Intellectual clubhouse
In the meantime, the center provides an intellectual clubhouse for an interdisciplinary group that Reese calls "the living memory of the university." Computers have been installed to encourage emeriti to conduct research here. The room has been hung with paintings they have created and bookshelves are expected to fill with their publications. So far attendance has been brisk.
"At our last two events I overheard one guy say to another, 'Oh boy, I haven't been on this campus in nine years.' The other one said, 'I haven't been here for 11 years, and I'm seeing people I haven't seen for dozens of years,'" said Reese, who is 85. "Unless I'm mistaken, great bonds have gotten established."

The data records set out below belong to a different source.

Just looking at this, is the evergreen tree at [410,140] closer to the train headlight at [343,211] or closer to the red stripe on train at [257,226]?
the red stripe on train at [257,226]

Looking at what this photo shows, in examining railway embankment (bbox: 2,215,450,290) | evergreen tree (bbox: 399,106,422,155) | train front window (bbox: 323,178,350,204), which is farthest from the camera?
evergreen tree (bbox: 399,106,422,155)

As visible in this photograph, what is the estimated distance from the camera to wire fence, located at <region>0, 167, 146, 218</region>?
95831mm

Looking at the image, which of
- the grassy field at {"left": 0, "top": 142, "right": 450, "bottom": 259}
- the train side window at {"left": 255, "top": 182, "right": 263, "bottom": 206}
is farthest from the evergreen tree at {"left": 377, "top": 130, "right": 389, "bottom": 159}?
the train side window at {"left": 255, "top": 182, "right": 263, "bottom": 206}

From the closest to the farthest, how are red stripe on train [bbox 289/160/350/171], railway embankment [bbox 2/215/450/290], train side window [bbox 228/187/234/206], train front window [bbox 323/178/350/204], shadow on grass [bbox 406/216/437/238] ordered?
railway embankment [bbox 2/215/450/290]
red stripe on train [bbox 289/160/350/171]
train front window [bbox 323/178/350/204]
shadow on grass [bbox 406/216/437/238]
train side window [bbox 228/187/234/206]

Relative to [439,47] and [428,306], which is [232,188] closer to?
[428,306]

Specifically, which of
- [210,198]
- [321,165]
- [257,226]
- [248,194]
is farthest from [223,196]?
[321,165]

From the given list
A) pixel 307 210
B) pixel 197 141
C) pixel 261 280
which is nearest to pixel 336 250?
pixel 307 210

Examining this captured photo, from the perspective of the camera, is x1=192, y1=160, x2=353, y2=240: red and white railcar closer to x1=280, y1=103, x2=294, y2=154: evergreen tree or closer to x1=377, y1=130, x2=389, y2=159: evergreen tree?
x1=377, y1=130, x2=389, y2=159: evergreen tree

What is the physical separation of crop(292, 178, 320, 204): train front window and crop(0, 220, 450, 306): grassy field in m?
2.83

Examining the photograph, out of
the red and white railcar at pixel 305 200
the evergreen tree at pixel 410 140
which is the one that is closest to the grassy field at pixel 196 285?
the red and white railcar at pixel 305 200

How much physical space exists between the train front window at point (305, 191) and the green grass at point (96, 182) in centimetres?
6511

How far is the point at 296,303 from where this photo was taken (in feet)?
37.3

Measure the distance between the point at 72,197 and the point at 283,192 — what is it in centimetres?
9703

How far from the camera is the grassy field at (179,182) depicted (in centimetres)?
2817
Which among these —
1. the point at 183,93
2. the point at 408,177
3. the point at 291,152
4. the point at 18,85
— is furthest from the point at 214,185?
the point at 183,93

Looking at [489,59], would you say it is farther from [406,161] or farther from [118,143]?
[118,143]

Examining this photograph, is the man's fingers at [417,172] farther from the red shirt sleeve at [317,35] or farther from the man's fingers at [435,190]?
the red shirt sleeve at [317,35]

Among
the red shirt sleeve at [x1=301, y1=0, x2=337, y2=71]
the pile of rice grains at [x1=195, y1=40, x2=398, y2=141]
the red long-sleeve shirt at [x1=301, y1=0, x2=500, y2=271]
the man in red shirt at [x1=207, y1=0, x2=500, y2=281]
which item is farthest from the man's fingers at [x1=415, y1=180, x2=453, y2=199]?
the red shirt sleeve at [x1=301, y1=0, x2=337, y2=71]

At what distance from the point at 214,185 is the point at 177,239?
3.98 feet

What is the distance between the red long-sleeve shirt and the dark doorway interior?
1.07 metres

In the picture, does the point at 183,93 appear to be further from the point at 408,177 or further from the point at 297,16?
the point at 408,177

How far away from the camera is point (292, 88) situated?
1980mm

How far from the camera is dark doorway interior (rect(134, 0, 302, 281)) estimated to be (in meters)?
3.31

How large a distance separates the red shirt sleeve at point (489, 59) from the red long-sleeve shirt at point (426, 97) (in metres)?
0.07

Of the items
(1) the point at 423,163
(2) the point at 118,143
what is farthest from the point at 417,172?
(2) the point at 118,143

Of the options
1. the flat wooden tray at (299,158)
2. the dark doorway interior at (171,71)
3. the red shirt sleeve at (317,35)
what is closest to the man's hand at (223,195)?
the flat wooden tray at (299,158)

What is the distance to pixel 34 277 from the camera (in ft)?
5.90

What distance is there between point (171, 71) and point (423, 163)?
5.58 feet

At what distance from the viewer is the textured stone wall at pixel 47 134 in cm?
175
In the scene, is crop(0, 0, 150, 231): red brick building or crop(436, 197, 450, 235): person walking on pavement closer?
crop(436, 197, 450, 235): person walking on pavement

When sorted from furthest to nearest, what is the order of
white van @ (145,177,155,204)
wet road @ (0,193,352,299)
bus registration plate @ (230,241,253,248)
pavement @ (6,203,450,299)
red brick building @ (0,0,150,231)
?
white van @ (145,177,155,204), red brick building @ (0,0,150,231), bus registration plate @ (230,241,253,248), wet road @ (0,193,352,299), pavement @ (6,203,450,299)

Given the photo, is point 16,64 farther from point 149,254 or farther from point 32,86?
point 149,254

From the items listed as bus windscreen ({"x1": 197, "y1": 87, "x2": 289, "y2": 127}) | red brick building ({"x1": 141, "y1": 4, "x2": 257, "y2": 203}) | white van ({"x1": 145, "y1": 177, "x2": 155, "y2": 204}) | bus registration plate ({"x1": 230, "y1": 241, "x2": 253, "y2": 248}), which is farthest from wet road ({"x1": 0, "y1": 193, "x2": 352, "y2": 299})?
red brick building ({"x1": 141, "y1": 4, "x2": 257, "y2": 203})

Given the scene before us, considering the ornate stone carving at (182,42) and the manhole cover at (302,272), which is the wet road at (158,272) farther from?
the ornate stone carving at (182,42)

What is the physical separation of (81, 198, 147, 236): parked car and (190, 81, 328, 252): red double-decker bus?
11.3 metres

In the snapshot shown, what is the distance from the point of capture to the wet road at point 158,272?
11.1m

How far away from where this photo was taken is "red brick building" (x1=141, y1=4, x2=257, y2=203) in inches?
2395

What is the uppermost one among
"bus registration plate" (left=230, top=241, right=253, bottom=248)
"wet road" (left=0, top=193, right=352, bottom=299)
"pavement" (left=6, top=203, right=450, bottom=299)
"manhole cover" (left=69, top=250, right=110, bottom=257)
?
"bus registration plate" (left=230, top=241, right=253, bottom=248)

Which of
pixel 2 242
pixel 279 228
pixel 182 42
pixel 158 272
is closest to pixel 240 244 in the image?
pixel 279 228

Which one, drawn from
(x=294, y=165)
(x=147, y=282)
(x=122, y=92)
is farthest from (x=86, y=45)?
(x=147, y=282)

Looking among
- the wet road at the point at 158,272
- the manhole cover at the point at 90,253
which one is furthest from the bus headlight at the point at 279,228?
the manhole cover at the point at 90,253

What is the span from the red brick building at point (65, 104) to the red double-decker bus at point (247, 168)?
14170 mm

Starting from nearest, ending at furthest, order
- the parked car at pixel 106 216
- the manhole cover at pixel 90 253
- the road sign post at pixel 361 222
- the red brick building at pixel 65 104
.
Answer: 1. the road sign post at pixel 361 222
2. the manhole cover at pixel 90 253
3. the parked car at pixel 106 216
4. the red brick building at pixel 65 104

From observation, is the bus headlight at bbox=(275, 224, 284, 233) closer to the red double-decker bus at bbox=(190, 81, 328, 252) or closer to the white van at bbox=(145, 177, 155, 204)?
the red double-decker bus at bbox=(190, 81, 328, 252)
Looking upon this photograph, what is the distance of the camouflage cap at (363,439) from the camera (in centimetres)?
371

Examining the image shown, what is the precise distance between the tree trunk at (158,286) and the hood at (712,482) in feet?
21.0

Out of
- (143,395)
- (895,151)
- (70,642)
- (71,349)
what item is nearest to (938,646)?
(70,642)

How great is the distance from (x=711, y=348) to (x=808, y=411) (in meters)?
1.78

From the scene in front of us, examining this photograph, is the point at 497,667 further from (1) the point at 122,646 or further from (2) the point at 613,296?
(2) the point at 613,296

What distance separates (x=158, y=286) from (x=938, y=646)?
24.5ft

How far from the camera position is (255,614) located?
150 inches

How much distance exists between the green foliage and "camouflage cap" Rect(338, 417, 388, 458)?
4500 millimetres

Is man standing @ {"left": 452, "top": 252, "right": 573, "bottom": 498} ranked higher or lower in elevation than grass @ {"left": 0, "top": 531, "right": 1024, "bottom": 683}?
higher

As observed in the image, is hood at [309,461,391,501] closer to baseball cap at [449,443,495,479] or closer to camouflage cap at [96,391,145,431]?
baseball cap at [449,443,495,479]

Like many retired professors, leaving teaching has meant more time for scholarship. Alvin Magid, 69, has stepped up his work in political science since retiring in 2002. He recently spent six weeks in Bratislava, the capital of Slovakia, as a Fulbright scholar. As he examines the progress of that new country, he will present his findings to the Emeritus Center.
Iliana Semmler taught American literature until 1997. After retirement she audited music courses. Now, she is writing a memoir on her father, Alexander Semmler, a conductor and pianist for the CBS Orchestra.
"I'm going to report on it at the Emeritus Center," said Semmler, who is 74. "It's a very comfortable audience. It's an audience of people who would understand what you're about. On the other hand it's not a critical audience."
Semmler is a University at Albany graduate. But alumni mailings, like updates on college sports, never interested her.
There are emeritus centers at other SUNY campuses also, including Buffalo and Cortland.
Candace Merbler, the UUP Albany chapter president, witnesses firsthand the intellectual connection retired faculty and staff retain.
"As a librarian at the university I see them come in all the time," said Merbler, a reference support associate at the library. "For UUP members, the center shows that when our members leave teaching it does not mean an end of their meaningful and productive research."
Getting here took 30 years. Reese, who taught part-time until last year, first suggested a campus gathering place for retired professors in the 1970s. Despite the enthusiasm of various administrators, the project was consistently derailed. Once, a president retired and the next one didn't sign on. Another time, Reese said, the organization planned a summer launch only to be told that the New York Giants needed the space for its training camp.
The Emeritus Center might have been put off yet again when University at Albany President Kermit Hall, who ran with the idea as soon as he heard it, died suddenly last summer. The tragedy prompted six delays in the opening ceremonies, but Hall's enthusiasm ultimately won out. At the November opening he was named a research fellow posthumously.
But after all of that, William Reese was not even present at the opening ceremony because he was hospitalized with an infection.
"I kept picturing who should be coming in at what time and who would be speaking and who would be saying what," said Reese, who has been available for all subsequent events.